### Your assignment
Repeat all of the data precisely.

◆ ◆ ◆

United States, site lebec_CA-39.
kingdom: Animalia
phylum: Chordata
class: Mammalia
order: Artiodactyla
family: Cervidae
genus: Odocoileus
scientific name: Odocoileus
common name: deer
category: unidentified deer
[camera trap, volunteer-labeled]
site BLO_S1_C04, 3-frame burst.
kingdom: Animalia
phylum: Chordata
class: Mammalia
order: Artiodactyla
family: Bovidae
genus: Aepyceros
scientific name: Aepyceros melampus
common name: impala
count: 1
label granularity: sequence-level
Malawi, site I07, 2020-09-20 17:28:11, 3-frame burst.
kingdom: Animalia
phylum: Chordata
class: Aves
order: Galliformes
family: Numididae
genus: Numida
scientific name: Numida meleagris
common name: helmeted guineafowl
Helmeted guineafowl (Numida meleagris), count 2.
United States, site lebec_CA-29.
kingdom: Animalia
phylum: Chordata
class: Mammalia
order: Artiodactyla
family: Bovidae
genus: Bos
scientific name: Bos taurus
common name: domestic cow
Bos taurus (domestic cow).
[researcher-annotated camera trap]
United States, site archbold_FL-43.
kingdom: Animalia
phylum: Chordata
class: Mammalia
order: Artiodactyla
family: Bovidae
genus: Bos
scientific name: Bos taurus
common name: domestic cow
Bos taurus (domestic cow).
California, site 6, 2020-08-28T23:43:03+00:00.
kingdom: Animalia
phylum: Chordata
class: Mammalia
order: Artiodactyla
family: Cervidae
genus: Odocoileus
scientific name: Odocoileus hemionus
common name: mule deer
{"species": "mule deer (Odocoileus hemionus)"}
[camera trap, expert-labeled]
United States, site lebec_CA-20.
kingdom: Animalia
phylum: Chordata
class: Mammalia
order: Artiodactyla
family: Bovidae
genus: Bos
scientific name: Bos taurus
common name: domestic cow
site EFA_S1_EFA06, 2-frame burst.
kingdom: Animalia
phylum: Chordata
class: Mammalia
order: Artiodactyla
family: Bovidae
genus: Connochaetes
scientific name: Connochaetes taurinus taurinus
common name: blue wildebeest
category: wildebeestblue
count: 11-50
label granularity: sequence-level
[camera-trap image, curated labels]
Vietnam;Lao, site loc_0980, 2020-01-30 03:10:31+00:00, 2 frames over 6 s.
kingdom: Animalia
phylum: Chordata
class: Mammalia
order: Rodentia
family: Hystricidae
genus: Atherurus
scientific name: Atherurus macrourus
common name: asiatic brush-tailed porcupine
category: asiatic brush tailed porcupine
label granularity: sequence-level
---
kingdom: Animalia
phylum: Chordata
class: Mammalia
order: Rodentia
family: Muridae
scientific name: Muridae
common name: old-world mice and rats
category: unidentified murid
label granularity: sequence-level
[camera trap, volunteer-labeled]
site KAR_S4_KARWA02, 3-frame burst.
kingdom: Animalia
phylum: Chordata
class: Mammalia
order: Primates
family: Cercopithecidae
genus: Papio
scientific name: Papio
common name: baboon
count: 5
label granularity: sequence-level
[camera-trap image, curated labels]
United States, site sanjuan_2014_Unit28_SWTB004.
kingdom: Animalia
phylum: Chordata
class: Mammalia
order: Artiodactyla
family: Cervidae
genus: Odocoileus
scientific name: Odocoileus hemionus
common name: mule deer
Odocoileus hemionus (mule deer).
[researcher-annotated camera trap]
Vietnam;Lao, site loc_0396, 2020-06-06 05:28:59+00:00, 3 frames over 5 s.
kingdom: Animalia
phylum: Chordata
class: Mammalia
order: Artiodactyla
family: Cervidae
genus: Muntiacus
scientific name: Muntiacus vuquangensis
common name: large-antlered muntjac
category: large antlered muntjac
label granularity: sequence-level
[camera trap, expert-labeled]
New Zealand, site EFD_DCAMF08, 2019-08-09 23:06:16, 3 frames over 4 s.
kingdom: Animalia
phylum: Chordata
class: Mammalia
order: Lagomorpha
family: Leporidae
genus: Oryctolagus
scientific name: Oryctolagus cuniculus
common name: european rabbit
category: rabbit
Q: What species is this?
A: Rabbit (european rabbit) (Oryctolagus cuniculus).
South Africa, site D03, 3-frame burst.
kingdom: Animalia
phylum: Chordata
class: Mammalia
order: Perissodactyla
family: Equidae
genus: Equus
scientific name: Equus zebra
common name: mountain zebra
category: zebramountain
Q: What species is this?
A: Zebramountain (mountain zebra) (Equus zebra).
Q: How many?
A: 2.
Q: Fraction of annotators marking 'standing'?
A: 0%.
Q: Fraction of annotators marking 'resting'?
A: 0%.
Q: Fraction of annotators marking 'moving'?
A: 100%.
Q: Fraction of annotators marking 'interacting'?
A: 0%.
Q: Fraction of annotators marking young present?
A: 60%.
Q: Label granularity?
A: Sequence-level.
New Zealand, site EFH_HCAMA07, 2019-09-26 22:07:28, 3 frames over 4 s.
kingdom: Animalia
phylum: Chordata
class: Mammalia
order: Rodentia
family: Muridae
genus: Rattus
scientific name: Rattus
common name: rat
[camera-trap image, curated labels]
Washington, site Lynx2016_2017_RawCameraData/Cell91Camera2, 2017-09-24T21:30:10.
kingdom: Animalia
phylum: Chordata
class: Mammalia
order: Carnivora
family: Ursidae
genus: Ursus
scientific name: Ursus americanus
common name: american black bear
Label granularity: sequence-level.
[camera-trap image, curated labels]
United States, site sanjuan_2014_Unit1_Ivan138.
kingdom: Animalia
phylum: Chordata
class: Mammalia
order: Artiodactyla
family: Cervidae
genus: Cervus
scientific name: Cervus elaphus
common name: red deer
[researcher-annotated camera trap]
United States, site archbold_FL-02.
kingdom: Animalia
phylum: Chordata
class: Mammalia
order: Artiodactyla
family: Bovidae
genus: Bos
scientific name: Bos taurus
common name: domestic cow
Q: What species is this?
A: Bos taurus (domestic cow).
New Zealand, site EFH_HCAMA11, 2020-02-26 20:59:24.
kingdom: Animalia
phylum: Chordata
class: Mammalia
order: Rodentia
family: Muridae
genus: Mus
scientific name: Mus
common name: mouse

◆ ◆ ◆

### Response for this exercise
United States, site lebec_CA-39.
kingdom: Animalia
phylum: Chordata
class: Mammalia
order: Artiodactyla
family: Cervidae
genus: Odocoileus
scientific name: Odocoileus
common name: deer
category: unidentified deer
[camera trap, volunteer-labeled]
site BLO_S1_C04, 3-frame burst.
kingdom: Animalia
phylum: Chordata
class: Mammalia
order: Artiodactyla
family: Bovidae
genus: Aepyceros
scientific name: Aepyceros melampus
common name: impala
count: 1
label granularity: sequence-level
Malawi, site I07, 2020-09-20 17:28:11, 3-frame burst.
kingdom: Animalia
phylum: Chordata
class: Aves
order: Galliformes
family: Numididae
genus: Numida
scientific name: Numida meleagris
common name: helmeted guineafowl
Helmeted guineafowl (Numida meleagris), count 2.
United States, site lebec_CA-29.
kingdom: Animalia
phylum: Chordata
class: Mammalia
order: Artiodactyla
family: Bovidae
genus: Bos
scientific name: Bos taurus
common name: domestic cow
Bos taurus (domestic cow).
[researcher-annotated camera trap]
United States, site archbold_FL-43.
kingdom: Animalia
phylum: Chordata
class: Mammalia
order: Artiodactyla
family: Bovidae
genus: Bos
scientific name: Bos taurus
common name: domestic cow
Bos taurus (domestic cow).
California, site 6, 2020-08-28T23:43:03+00:00.
kingdom: Animalia
phylum: Chordata
class: Mammalia
order: Artiodactyla
family: Cervidae
genus: Odocoileus
scientific name: Odocoileus hemionus
common name: mule deer
{"species": "mule deer (Odocoileus hemionus)"}
[camera trap, expert-labeled]
United States, site lebec_CA-20.
kingdom: Animalia
phylum: Chordata
class: Mammalia
order: Artiodactyla
family: Bovidae
genus: Bos
scientific name: Bos taurus
common name: domestic cow
site EFA_S1_EFA06, 2-frame burst.
kingdom: Animalia
phylum: Chordata
class: Mammalia
order: Artiodactyla
family: Bovidae
genus: Connochaetes
scientific name: Connochaetes taurinus taurinus
common name: blue wildebeest
category: wildebeestblue
count: 11-50
label granularity: sequence-level
[camera-trap image, curated labels]
Vietnam;Lao, site loc_0980, 2020-01-30 03:10:31+00:00, 2 frames over 6 s.
kingdom: Animalia
phylum: Chordata
class: Mammalia
order: Rodentia
family: Hystricidae
genus: Atherurus
scientific name: Atherurus macrourus
common name: asiatic brush-tailed porcupine
category: asiatic brush tailed porcupine
label granularity: sequence-level
---
kingdom: Animalia
phylum: Chordata
class: Mammalia
order: Rodentia
family: Muridae
scientific name: Muridae
common name: old-world mice and rats
category: unidentified murid
label granularity: sequence-level
[camera trap, volunteer-labeled]
site KAR_S4_KARWA02, 3-frame burst.
kingdom: Animalia
phylum: Chordata
class: Mammalia
order: Primates
family: Cercopithecidae
genus: Papio
scientific name: Papio
common name: baboon
count: 5
label granularity: sequence-level
[camera-trap image, curated labels]
United States, site sanjuan_2014_Unit28_SWTB004.
kingdom: Animalia
phylum: Chordata
class: Mammalia
order: Artiodactyla
family: Cervidae
genus: Odocoileus
scientific name: Odocoileus hemionus
common name: mule deer
Odocoileus hemionus (mule deer).
[researcher-annotated camera trap]
Vietnam;Lao, site loc_0396, 2020-06-06 05:28:59+00:00, 3 frames over 5 s.
kingdom: Animalia
phylum: Chordata
class: Mammalia
order: Artiodactyla
family: Cervidae
genus: Muntiacus
scientific name: Muntiacus vuquangensis
common name: large-antlered muntjac
category: large antlered muntjac
label granularity: sequence-level
[camera trap, expert-labeled]
New Zealand, site EFD_DCAMF08, 2019-08-09 23:06:16, 3 frames over 4 s.
kingdom: Animalia
phylum: Chordata
class: Mammalia
order: Lagomorpha
family: Leporidae
genus: Oryctolagus
scientific name: Oryctolagus cuniculus
common name: european rabbit
category: rabbit
Q: What species is this?
A: Rabbit (european rabbit) (Oryctolagus cuniculus).
South Africa, site D03, 3-frame burst.
kingdom: Animalia
phylum: Chordata
class: Mammalia
order: Perissodactyla
family: Equidae
genus: Equus
scientific name: Equus zebra
common name: mountain zebra
category: zebramountain
Q: What species is this?
A: Zebramountain (mountain zebra) (Equus zebra).
Q: How many?
A: 2.
Q: Fraction of annotators marking 'standing'?
A: 0%.
Q: Fraction of annotators marking 'resting'?
A: 0%.
Q: Fraction of annotators marking 'moving'?
A: 100%.
Q: Fraction of annotators marking 'interacting'?
A: 0%.
Q: Fraction of annotators marking young present?
A: 60%.
Q: Label granularity?
A: Sequence-level.
New Zealand, site EFH_HCAMA07, 2019-09-26 22:07:28, 3 frames over 4 s.
kingdom: Animalia
phylum: Chordata
class: Mammalia
order: Rodentia
family: Muridae
genus: Rattus
scientific name: Rattus
common name: rat
[camera-trap image, curated labels]
Washington, site Lynx2016_2017_RawCameraData/Cell91Camera2, 2017-09-24T21:30:10.
kingdom: Animalia
phylum: Chordata
class: Mammalia
order: Carnivora
family: Ursidae
genus: Ursus
scientific name: Ursus americanus
common name: american black bear
Label granularity: sequence-level.
[camera-trap image, curated labels]
United States, site sanjuan_2014_Unit1_Ivan138.
kingdom: Animalia
phylum: Chordata
class: Mammalia
order: Artiodactyla
family: Cervidae
genus: Cervus
scientific name: Cervus elaphus
common name: red deer
[researcher-annotated camera trap]
United States, site archbold_FL-02.
kingdom: Animalia
phylum: Chordata
class: Mammalia
order: Artiodactyla
family: Bovidae
genus: Bos
scientific name: Bos taurus
common name: domestic cow
Q: What species is this?
A: Bos taurus (domestic cow).
New Zealand, site EFH_HCAMA11, 2020-02-26 20:59:24.
kingdom: Animalia
phylum: Chordata
class: Mammalia
order: Rodentia
family: Muridae
genus: Mus
scientific name: Mus
common name: mouse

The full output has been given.